From Discovery News:
New research finds that wind farms actually warm up the surface of the land underneath them during the night, a phenomena that could put a damper on efforts to expand wind energy as a green energy solution.
Researchers used satellite data from 2003 to 2011 to examine surface temperatures across as wide swath of west Texas, which has built four of the world's largest wind farms. The data showed a direct correlation between night-time temperatures increases of 0.72 degrees C (1.3 degrees F) and the placement of the farms.
"Given the present installed capacity and the projected growth in installation of wind farms across the world, I feel that wind farms, if spatially large enough, might have noticeable impacts on local to regional meteorology," Liming Zhou, associate professor at the State University of New York, Albany and author of the paper published April 29 in Nature Climate Change said in an e-mail to Discovery News...
"The year-to-year land surface temperature over wind farms shows a persistent upward trend from 2003 to 2011, consistent with the increasing number of operational wind turbines with time," Zhou said...

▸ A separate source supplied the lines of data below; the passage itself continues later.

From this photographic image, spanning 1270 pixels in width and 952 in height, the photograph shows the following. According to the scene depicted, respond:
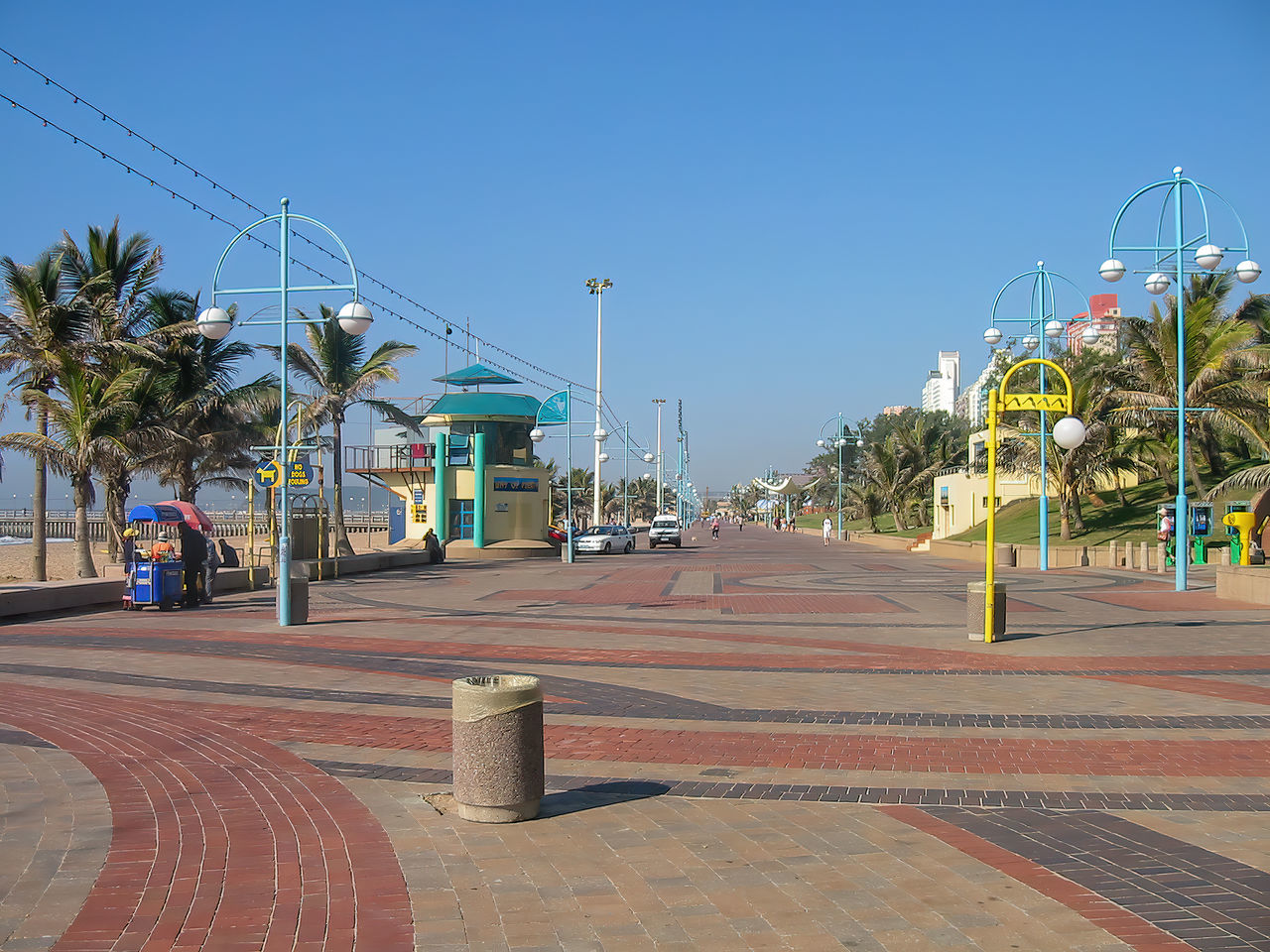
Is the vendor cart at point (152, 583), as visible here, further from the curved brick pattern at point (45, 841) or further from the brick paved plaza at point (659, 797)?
the curved brick pattern at point (45, 841)

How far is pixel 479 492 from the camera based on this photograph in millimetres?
43750

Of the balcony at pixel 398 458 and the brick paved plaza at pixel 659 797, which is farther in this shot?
the balcony at pixel 398 458

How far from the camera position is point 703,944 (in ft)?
14.2

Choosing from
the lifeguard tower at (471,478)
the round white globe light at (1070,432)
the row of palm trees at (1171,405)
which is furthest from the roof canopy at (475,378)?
the round white globe light at (1070,432)

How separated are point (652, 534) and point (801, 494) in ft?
400

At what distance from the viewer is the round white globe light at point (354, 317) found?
52.0 feet

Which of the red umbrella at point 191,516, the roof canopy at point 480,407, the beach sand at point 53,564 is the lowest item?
the beach sand at point 53,564

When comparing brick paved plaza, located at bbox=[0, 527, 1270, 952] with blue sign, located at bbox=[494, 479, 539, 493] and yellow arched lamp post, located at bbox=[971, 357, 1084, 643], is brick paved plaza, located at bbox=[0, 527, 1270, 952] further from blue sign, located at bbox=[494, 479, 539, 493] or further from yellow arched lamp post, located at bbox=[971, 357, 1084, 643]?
blue sign, located at bbox=[494, 479, 539, 493]

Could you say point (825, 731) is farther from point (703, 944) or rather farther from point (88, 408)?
point (88, 408)

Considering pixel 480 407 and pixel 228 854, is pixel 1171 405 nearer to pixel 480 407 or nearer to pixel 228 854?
pixel 480 407

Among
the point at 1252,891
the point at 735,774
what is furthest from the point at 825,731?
the point at 1252,891

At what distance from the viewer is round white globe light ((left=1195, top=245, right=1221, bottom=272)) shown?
20062 mm

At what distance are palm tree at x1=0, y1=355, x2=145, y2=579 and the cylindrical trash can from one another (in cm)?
2248

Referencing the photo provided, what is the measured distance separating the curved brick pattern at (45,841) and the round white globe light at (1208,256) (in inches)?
Answer: 792
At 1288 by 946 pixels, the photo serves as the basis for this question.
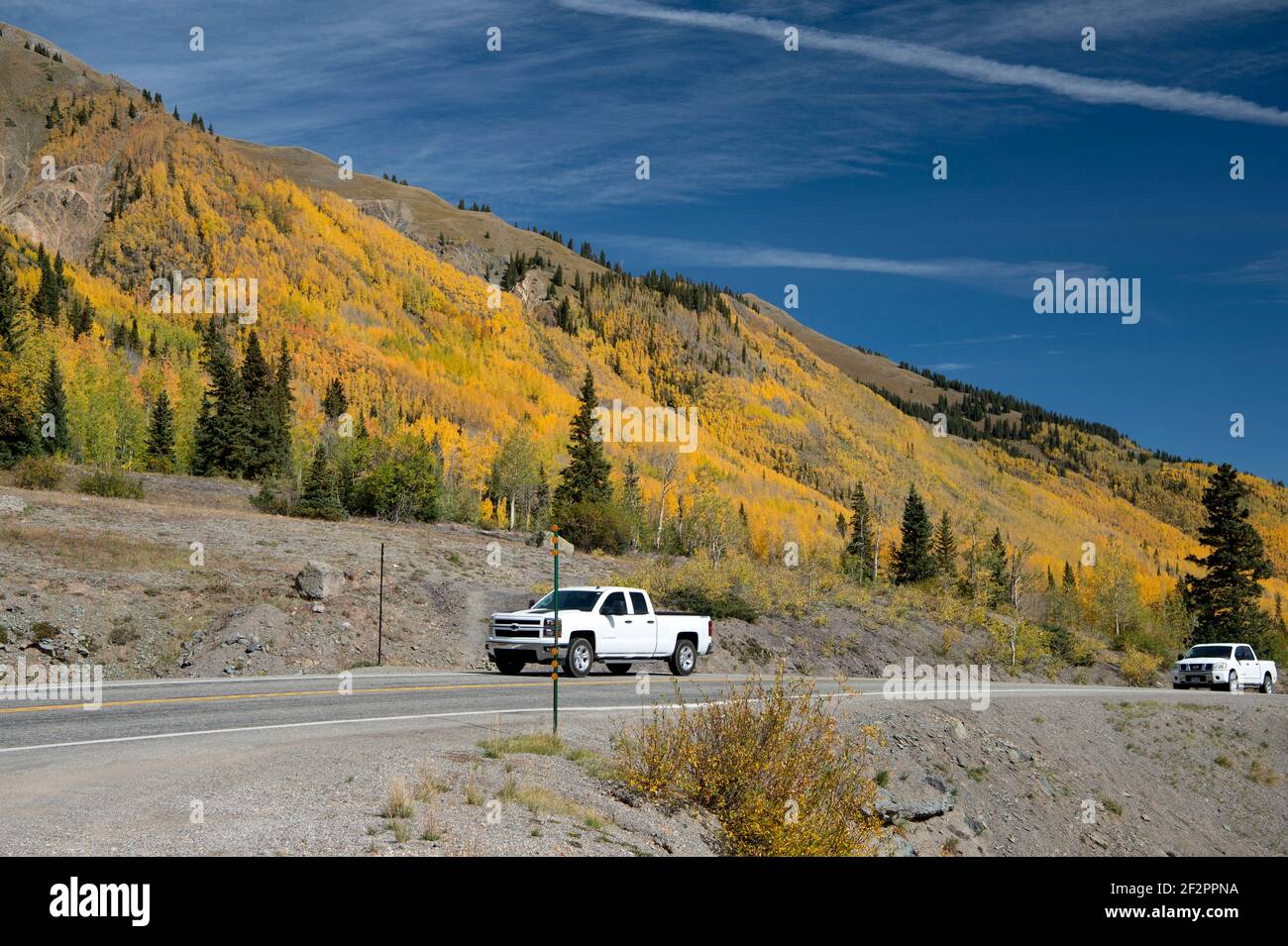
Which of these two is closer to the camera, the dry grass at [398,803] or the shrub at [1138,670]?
the dry grass at [398,803]

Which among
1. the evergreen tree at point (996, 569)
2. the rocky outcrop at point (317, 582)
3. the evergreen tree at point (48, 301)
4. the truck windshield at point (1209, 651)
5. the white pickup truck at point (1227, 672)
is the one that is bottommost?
the white pickup truck at point (1227, 672)

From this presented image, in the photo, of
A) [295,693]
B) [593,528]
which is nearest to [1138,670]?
[593,528]

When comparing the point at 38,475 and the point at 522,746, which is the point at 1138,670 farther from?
the point at 38,475

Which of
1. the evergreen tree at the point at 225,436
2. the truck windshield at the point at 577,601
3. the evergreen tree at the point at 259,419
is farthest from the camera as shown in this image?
the evergreen tree at the point at 259,419

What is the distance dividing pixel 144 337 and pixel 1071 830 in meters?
135

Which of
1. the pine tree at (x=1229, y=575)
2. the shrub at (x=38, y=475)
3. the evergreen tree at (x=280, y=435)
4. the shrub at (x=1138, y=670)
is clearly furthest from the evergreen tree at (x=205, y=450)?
the pine tree at (x=1229, y=575)

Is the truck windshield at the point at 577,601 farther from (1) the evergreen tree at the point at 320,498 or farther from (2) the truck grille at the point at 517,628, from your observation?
(1) the evergreen tree at the point at 320,498

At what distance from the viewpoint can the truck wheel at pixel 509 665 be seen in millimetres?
24047

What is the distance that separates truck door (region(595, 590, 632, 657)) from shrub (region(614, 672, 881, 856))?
417 inches

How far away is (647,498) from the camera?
13050cm

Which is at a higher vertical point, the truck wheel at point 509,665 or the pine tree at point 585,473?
the pine tree at point 585,473

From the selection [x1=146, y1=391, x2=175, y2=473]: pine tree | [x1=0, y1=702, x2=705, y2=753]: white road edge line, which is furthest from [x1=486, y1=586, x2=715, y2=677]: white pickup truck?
[x1=146, y1=391, x2=175, y2=473]: pine tree

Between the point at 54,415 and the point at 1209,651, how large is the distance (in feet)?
240

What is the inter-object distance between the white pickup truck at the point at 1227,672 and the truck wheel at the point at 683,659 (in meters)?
23.1
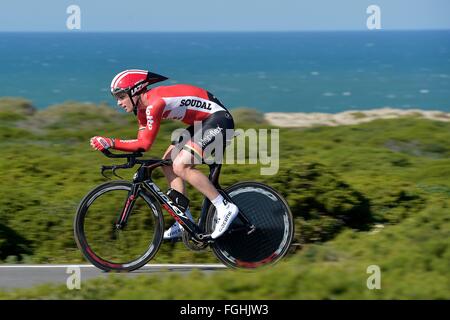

The warming could hurt local farmers, who have already suffered through a killer drought over the past few years. Texas agriculture contributes $80 billion to the state's economy...
West Texas is a dry area that uses irrigation to grow wheat, cotton and other crops, as well as raise cattle. But increased warming can play havoc with plant growth, as well as change local rainfall patterns....
John Dabiri, director of the Center for Bioinspired Wind Energy at the California Institute of Technology, who is an expert on wind power design, said... Zhou's findings may mean taking a second look at the trade-offs with renewable energy.
"It shows that we need to think carefully about the unintended environmental consequences of any large-scale energy development," Dabiri said, "including green technologies."